I’ve implemented it like this: an option in Gajim’s Advanced Configuration Editor (which is very similar to Firefox’s about:config) lets you select whether or not you want encrypted sessions logged. When negotiating a session, Gajim will automatically select your preference if the other party offers it as an option; otherwise it will prompt you with a message like the one in the screenshot. This means that when negotiating a session between two Gajims, either the responder (as opposed to the initiator) gets his way or the session is cancelled. The alternative is to prompt the responder if the initiator expresses a preference other than the responder’s; I think my way makes for a minimum of user hassle, but I’m not entirely sure. We’ll see how it works in practice.

With this done I’ve implemented most of XEP-0217. This week: there are still a few bugs to fix, and then I’d best make an interface for SAS, figure out how to securely store SRSs, beef up the quality of my PRNG and start getting the test suite ready for release.

After getting the basic things working in week three, I rested on my laurels. More than I should have, I’m afraid; I spent most of this week learning Haskell instead of working on GSoC.

I’m still on schedule so I’m not worried; by the end of the month I should have a pretty complete XEP-0217 implementation.

My branch of Gajim has got a functioning XEP-0217 implementation.
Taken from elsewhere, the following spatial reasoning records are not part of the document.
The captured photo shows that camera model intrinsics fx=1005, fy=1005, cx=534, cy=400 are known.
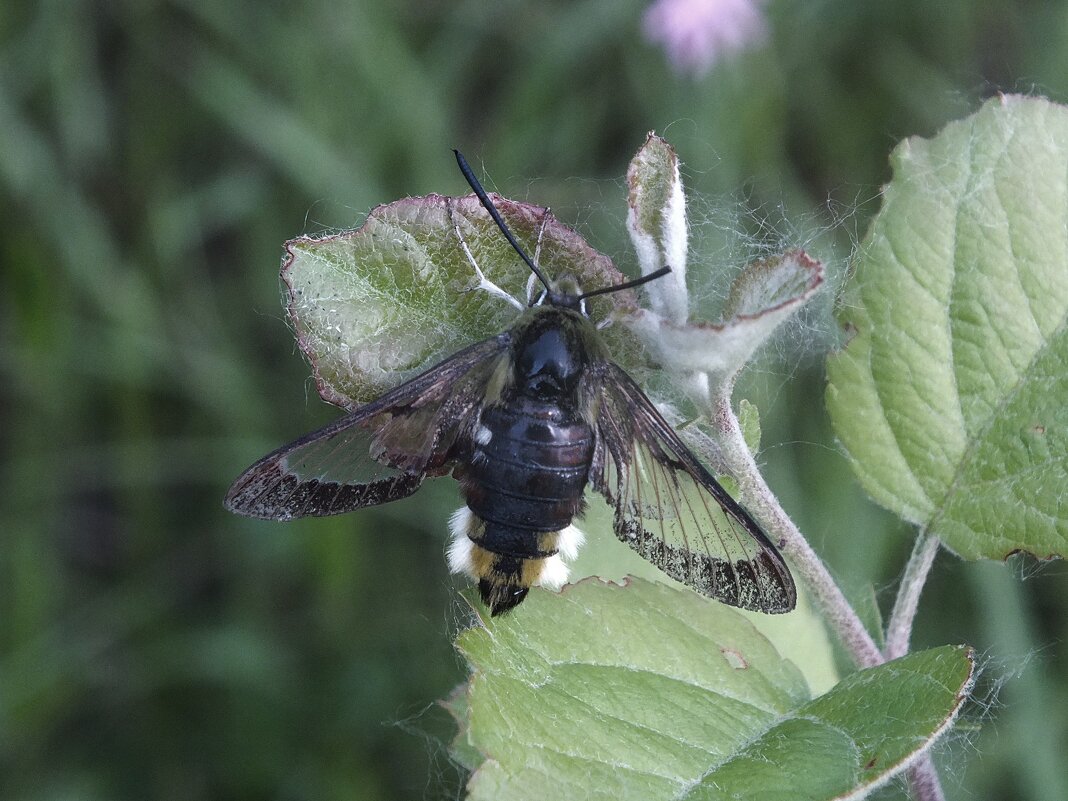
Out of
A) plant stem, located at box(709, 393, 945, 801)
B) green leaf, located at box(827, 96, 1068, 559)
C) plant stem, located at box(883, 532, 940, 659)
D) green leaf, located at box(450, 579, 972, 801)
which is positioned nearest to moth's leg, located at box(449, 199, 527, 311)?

That is, one client can initiate an encrypted session with another.

I don’t recommend plotting to overthrow any governments just yet; I’m using a weak PRNG, it will still log encrypted messages, I haven’t implemented SAS so there’s no guarantee you’re talking to who you think you are, etc.
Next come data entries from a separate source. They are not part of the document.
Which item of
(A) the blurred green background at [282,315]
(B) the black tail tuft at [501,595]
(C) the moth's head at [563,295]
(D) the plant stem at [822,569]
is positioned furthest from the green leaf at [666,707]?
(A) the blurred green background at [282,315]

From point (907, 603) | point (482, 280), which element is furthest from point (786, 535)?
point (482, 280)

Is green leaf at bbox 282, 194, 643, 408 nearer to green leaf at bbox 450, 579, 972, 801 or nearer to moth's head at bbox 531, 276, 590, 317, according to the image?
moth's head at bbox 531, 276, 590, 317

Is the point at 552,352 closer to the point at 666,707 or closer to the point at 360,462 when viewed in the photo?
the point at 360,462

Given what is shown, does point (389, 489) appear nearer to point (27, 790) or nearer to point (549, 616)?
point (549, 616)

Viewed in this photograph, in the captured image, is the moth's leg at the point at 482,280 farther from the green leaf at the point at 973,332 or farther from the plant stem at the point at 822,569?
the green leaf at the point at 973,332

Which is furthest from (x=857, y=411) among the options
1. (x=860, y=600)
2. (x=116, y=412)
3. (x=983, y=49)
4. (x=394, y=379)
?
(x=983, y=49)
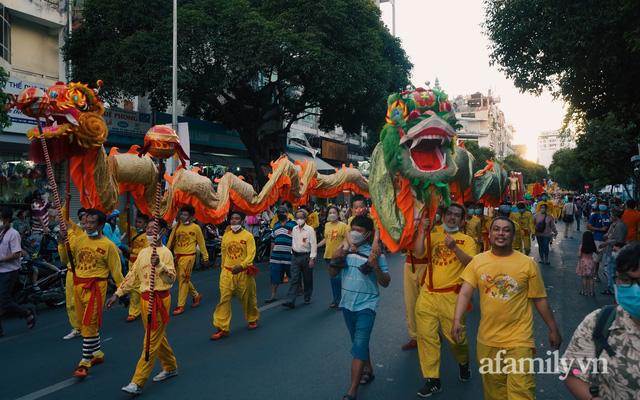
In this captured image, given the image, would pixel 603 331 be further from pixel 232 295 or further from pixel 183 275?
pixel 183 275

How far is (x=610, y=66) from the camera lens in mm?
11500

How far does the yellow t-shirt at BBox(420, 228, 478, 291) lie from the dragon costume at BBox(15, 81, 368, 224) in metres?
3.19

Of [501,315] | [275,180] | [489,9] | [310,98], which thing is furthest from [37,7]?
[501,315]

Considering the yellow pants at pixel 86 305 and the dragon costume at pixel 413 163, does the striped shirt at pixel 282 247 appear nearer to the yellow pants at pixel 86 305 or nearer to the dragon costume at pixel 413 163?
the dragon costume at pixel 413 163

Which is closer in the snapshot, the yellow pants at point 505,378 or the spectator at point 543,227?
the yellow pants at point 505,378

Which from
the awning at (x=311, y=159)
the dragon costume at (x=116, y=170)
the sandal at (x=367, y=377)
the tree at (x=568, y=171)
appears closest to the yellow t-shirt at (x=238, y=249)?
the dragon costume at (x=116, y=170)

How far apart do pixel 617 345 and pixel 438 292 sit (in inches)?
103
And of course I still need to clean up and release the test suite and then get to work on XEP-0116. Things are coming along, though.

I spent more time than I should have hacking away at Gajim to make it allow multiple chat windows per user, only to revert it all back when I realised just how big a task it was. I’ve gone the route of one session per contact; if someone starts a new session, the old one is quietly forgotten about. This is far from ideal, but should be sufficient for now. My philosophy on this project is to get something working as soon as possible, and fill out the details later.

Spent quite a while looking for Python libraries that might implement AES:

• PyAES: dead, replaced by CryptKit
• CryptKit: appears to be dead.
• alo-aes: appears to be dead. no documentation.
• pyopenssl: Gajim already uses this if it’s available, so it would be ideal; unfortunately it doesn’t seem to expose any of OpenSSL’s cipher functions.
• PyCrypto: I went with this because it was the first thing I found that works and has documentation.

I ran across M2Crypto after I’d gotten started; it’s another wrapper for OpenSSL. It might make sense to rewrite the current OpenSSL stuff and use this for everything.

As for interesting things, my branch of Gajim can send and receive encrypted messages - take a look at the screenshot I’ve included. It’s not actually very useful because keys and counters have to be hard-coded, but once I get XEP-0217 up and running (hopefully sometime in week three), that should no longer be an issue.

My lack of cryptographic experience is beginning to show. My mentor (Ian Paterson) has been very helpful in pointing me in the right direction. I’ve also discovered that the Handbook of Applied Cryptography is available online; it’s filling me in on the basics and looks like a good reference.